Items listed in a dataset:
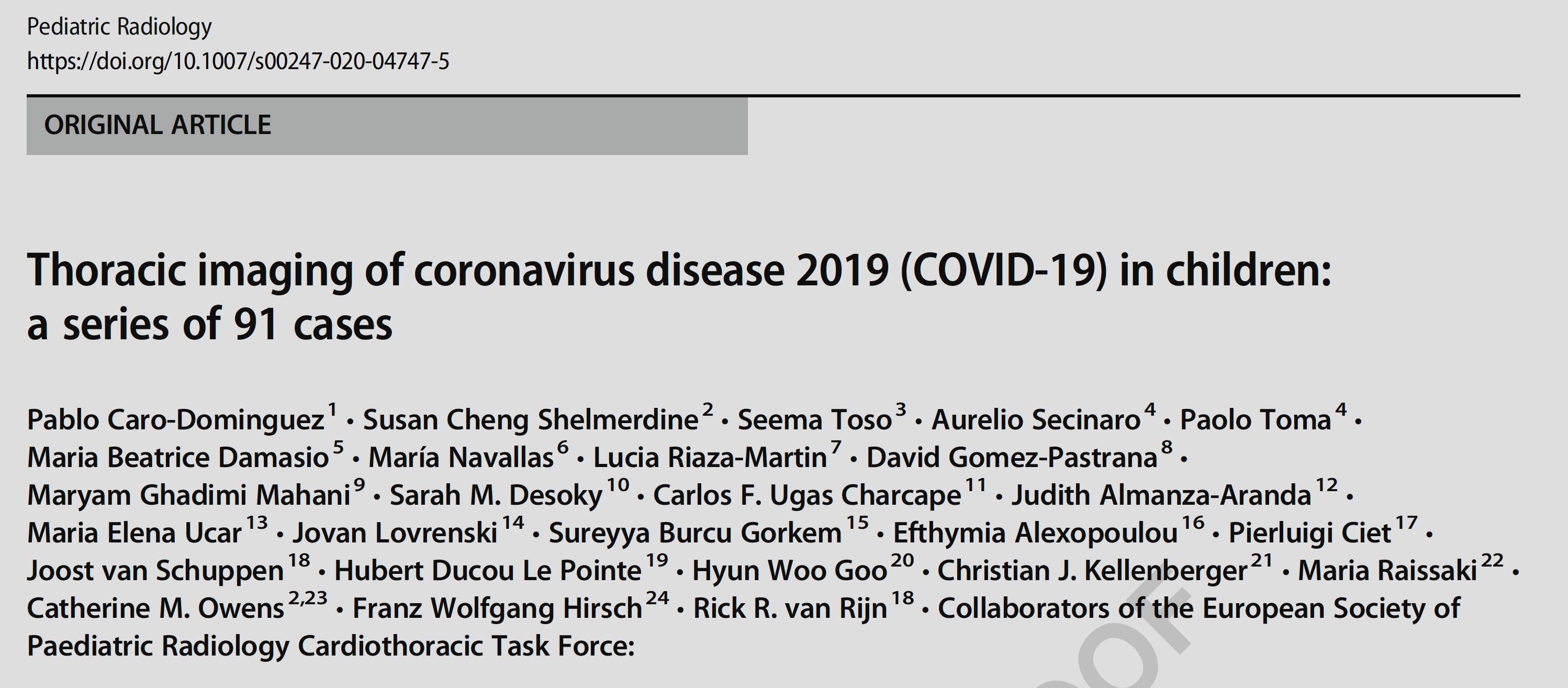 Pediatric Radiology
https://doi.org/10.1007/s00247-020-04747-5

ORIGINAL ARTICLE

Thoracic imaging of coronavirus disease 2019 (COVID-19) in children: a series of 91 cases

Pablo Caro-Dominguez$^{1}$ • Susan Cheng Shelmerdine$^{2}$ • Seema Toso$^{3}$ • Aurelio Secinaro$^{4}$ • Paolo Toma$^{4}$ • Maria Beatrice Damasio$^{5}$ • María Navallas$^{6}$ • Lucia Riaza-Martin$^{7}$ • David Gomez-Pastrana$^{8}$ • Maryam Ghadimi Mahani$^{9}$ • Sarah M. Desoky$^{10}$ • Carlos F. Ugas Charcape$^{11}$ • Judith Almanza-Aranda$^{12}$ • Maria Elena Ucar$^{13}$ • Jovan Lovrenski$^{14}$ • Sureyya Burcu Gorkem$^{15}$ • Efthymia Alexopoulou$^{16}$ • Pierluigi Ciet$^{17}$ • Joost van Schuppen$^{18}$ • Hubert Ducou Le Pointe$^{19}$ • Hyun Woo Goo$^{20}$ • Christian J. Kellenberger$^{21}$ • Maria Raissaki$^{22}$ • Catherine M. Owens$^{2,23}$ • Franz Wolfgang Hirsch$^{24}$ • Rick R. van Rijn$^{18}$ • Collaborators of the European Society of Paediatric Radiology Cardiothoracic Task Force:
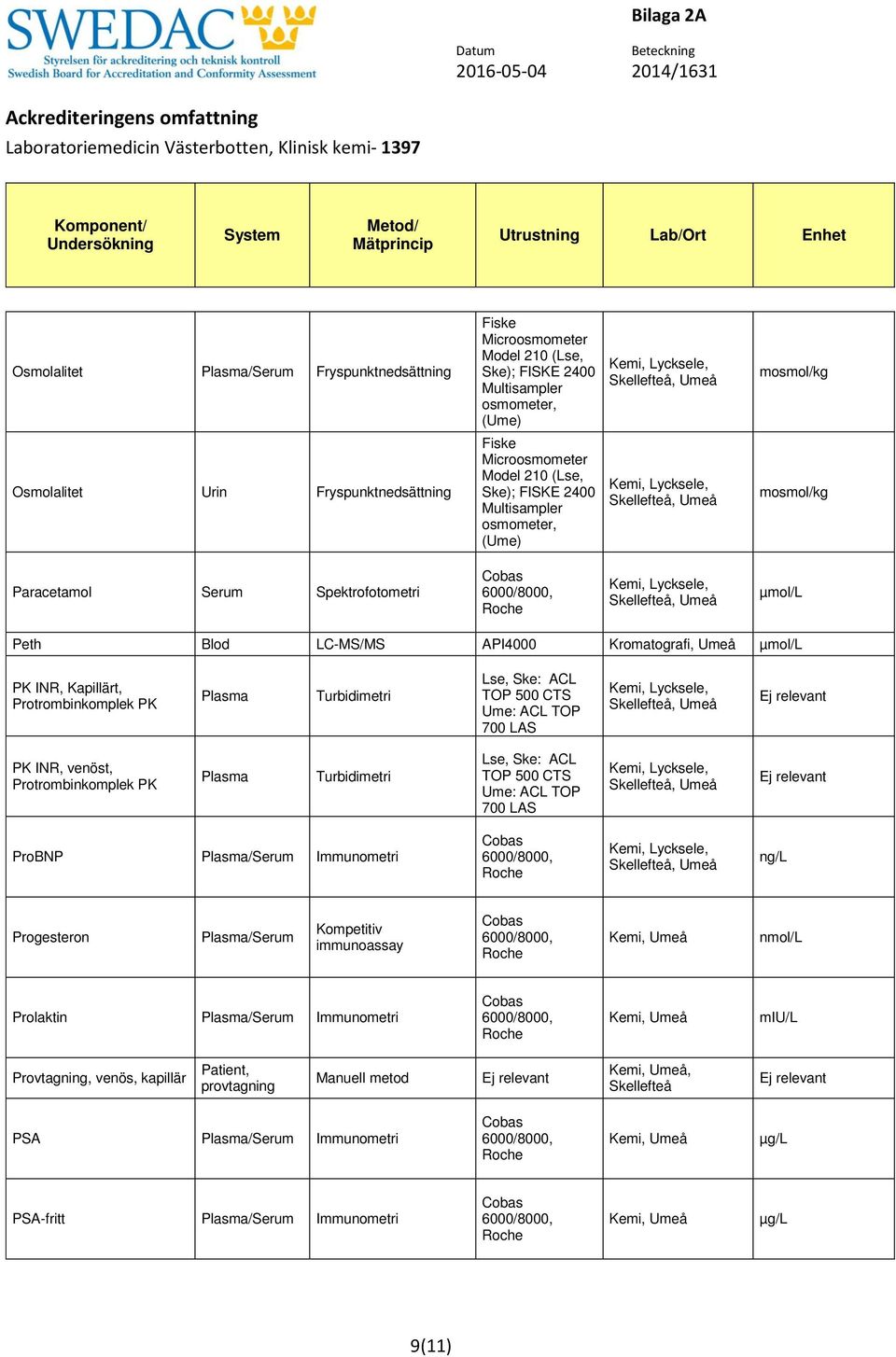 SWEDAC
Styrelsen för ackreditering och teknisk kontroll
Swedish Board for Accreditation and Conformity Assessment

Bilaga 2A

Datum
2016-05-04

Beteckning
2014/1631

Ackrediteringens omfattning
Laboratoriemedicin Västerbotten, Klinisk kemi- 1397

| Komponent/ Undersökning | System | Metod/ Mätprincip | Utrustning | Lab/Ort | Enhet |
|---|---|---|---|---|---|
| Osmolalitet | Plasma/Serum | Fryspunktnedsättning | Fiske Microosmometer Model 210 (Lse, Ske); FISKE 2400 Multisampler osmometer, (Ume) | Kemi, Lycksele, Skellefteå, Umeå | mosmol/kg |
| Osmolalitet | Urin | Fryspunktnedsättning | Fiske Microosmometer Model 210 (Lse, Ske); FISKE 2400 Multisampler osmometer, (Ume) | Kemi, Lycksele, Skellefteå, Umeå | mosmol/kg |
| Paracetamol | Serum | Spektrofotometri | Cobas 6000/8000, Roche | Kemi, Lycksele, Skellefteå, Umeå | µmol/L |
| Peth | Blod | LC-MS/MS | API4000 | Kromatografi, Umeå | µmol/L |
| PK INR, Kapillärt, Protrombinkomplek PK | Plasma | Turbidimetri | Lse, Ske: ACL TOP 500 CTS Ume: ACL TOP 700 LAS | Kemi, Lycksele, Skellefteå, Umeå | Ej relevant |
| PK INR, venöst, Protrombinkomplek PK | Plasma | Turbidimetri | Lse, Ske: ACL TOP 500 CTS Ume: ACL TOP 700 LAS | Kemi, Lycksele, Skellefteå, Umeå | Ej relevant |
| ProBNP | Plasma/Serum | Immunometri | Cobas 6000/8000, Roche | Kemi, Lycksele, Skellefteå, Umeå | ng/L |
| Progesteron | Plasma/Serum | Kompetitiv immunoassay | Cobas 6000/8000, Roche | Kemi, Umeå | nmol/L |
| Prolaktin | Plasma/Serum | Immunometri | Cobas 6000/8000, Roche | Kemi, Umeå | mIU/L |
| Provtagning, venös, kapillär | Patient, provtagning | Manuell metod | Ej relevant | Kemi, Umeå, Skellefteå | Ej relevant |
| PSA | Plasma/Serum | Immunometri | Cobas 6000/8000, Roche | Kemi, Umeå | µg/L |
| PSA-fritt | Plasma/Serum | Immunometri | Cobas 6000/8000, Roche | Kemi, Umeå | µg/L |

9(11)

==

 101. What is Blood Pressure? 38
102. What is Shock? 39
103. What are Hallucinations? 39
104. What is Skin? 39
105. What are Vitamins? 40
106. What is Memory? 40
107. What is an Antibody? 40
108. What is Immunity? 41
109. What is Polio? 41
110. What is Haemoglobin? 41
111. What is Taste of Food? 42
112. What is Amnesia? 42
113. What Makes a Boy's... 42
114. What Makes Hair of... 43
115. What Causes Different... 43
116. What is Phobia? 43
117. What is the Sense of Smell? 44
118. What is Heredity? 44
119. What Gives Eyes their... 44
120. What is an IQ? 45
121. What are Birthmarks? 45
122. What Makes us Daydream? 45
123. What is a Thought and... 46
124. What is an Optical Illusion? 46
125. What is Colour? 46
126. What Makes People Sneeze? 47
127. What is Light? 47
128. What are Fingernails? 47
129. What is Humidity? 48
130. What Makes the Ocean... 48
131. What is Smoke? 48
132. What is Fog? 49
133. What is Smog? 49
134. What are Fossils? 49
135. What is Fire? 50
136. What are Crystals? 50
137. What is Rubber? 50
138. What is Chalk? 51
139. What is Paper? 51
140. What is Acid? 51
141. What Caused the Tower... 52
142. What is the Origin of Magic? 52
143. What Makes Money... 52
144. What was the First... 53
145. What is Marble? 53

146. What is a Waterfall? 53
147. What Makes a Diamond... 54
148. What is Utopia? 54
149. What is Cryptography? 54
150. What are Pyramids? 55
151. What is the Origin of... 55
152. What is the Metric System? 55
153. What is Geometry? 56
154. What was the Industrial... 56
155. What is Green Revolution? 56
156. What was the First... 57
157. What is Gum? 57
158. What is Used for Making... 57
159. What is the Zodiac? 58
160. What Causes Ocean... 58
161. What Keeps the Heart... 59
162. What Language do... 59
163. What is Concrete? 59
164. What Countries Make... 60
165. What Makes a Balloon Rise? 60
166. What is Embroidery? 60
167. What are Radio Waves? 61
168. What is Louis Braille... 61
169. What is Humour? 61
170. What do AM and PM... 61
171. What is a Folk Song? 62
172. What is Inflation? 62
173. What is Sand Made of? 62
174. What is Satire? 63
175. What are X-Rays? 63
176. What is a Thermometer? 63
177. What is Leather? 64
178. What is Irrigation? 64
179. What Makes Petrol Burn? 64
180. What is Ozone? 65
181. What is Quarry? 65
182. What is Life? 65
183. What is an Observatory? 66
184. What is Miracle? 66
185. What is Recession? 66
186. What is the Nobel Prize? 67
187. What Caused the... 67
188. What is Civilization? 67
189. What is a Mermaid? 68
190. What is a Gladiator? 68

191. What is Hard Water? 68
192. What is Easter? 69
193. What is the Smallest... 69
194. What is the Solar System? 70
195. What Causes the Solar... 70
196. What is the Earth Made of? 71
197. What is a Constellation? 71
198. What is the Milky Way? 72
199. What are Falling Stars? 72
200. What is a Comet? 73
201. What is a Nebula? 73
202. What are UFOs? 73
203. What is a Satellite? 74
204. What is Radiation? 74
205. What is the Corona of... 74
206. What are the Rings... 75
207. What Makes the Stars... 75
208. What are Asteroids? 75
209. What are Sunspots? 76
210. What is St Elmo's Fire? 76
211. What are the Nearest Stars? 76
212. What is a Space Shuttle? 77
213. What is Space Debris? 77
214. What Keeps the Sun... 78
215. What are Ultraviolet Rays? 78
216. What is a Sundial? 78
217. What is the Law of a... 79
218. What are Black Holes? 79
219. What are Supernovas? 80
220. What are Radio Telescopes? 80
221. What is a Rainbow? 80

**Task goal:** Set down, exactly as written above, each line from the one with "Pediatric Radiology" through the one with "Thoracic imaging of", and skip the pictures.

**Task answer:**
 Pediatric Radiology
https://doi.org/10.1007/s00247-020-04747-5

ORIGINAL ARTICLE

Thoracic imaging of coronavirus disease 2019 (COVID-19) in children: a series of 91 cases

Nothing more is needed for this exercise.